Interventions to Improve Blood Pressure Control Among Socioeconomically Disadvantaged Patients With CKD: Kidney Awareness Registry and Education Pilot Randomized Controlled Trial

Kidney Med. 2019 Aug 30;1(5):242-252. doi: 10.1016/j.xkme.2019.07.004. eCollection 2019 Sep-Oct.

Abstract

Rationale & objective: Sustainable interventions that enhance chronic kidney disease (CKD) management are not often studied in safety-net primary care, in which populations bear a disproportionate burden of disease and experience translational gaps between research and practice. We tested the feasibility of implementing and the impact of 2 technology-enhanced interventions designed to enhance CKD care delivery.

Study design: A 2×2 randomized controlled pilot trial.

Setting & participants: Primary care provider teams (n = 6) and 137 patients with CKD aged 18 to 75 years from 2 safety-net primary care clinics, 2013 to 2015.

Interventions: Primary care provider teams were randomly assigned to access a CKD registry with point-of-care notifications and quarterly feedback or a usual-care registry for 12 months. Patients within provider teams were randomly assigned to participate in a CKD self-management support program or usual care for 12 months.

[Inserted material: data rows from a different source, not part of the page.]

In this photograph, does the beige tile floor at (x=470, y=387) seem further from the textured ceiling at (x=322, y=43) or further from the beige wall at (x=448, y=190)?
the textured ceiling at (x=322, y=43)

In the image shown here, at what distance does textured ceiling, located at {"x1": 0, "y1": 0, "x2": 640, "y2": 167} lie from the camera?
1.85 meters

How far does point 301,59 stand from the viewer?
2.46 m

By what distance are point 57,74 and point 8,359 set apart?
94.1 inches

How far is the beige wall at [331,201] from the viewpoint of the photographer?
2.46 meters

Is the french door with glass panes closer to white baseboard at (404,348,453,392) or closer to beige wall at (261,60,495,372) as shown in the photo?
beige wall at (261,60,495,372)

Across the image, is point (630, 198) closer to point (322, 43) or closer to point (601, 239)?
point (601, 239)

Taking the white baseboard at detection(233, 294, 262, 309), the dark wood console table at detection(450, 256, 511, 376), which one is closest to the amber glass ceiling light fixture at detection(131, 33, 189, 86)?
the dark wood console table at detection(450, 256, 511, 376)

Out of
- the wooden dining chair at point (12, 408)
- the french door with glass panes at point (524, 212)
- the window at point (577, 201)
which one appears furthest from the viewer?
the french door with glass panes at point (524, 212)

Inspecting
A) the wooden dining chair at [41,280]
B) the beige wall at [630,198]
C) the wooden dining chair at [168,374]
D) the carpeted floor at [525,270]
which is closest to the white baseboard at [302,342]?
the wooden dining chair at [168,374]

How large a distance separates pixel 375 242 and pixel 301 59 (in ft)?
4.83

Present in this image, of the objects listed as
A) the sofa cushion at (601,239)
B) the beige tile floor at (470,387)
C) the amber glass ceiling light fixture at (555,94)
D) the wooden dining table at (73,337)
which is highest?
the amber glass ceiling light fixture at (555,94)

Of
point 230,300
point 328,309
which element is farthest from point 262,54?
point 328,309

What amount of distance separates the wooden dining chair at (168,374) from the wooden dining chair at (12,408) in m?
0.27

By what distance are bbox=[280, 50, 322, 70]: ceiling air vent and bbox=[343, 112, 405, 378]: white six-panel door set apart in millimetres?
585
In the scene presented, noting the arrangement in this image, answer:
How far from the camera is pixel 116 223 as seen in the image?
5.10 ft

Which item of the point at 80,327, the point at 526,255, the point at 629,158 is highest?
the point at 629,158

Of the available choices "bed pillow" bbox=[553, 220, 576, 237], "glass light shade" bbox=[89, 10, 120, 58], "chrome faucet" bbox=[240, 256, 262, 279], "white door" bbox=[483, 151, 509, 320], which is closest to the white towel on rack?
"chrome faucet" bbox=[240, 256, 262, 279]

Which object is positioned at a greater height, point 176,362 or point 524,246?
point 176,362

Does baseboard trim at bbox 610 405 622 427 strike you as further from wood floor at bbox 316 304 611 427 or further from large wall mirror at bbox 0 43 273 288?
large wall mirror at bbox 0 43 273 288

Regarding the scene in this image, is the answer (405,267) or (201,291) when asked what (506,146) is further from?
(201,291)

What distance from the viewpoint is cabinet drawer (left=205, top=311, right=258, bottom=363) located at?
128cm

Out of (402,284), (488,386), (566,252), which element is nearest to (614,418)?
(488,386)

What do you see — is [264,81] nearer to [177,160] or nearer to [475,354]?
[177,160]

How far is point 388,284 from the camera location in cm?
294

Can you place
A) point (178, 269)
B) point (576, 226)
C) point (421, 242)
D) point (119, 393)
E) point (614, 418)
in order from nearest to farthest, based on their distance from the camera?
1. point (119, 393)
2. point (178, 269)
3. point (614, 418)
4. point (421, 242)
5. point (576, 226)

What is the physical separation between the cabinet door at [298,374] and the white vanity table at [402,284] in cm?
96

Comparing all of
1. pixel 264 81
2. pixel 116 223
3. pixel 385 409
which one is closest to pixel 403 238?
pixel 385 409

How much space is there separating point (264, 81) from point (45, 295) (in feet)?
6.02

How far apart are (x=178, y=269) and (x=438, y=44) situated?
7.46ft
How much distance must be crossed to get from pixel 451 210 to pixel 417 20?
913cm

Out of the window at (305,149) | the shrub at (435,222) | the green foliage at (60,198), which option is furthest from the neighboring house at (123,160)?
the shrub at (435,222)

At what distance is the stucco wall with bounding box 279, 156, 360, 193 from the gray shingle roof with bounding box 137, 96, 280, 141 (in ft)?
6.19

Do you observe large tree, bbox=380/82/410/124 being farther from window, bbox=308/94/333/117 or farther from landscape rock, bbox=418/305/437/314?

Outcomes: We examined recruitment, randomization, and participation in each intervention. We also examined the impact of each intervention and their combination on change in systolic blood pressure (SBP), albuminuria, and patient self-reported behavioral measures after 12 months.

Results: Among potentially eligible patients identified using the electronic health record, 24% were eligible for study participation, of whom 35% (n = 137) were enrolled. Mean age was 55 years, 41% were non-English speaking, and 93% were of racial/ethnic minority. Mean baseline estimated glomerular filtration rate was 70.5 (SD = 30.3) mL/min/1.73 m2; mean baseline SBP was 131 (SD = 21.8) mm Hg. Nearly 90% of clinicians reported that the CKD registry influenced their CKD management. More than 95% of patients randomly assigned to CKD self-management support engaged regularly with the intervention. Estimated changes in SBP over 1 year were nonstatistically different in each of the 3 intervention groups compared with usual care: (usual care: 0.5 [95% CI, -5.2 to 6.3] mm Hg; CKD registry only: -5.4 [95% CI, -12.2 to 1.4] mm Hg; CKD self-management support only: -6.4 [95% CI, -13.7 to 1.0] mm Hg; and CKD registry plus CKD self-management support: -0.5 [-5.5 to 4.5] mm Hg), though differences were larger among those with baseline SBPs > 140/90 mm Hg. Decreases in albuminuria were similarly nonstatistically different in each of the intervention groups compared with usual care. No differences were observed in patient self-reported behaviors.

Limitations: Single health system.

Conclusions: Patient and provider interventions to improve CKD care are feasible to implement in low-income settings with promising results among those with uncontrolled blood pressure.

Funding: National Institute of Diabetes and Digestive and Kidney Diseases.

Trial registration: ClinicalTrials.gov, number: NCT01530958.

Keywords: Chronic kidney disease; blood pressure; chronic care model; randomized controlled trial; registry; self-management support.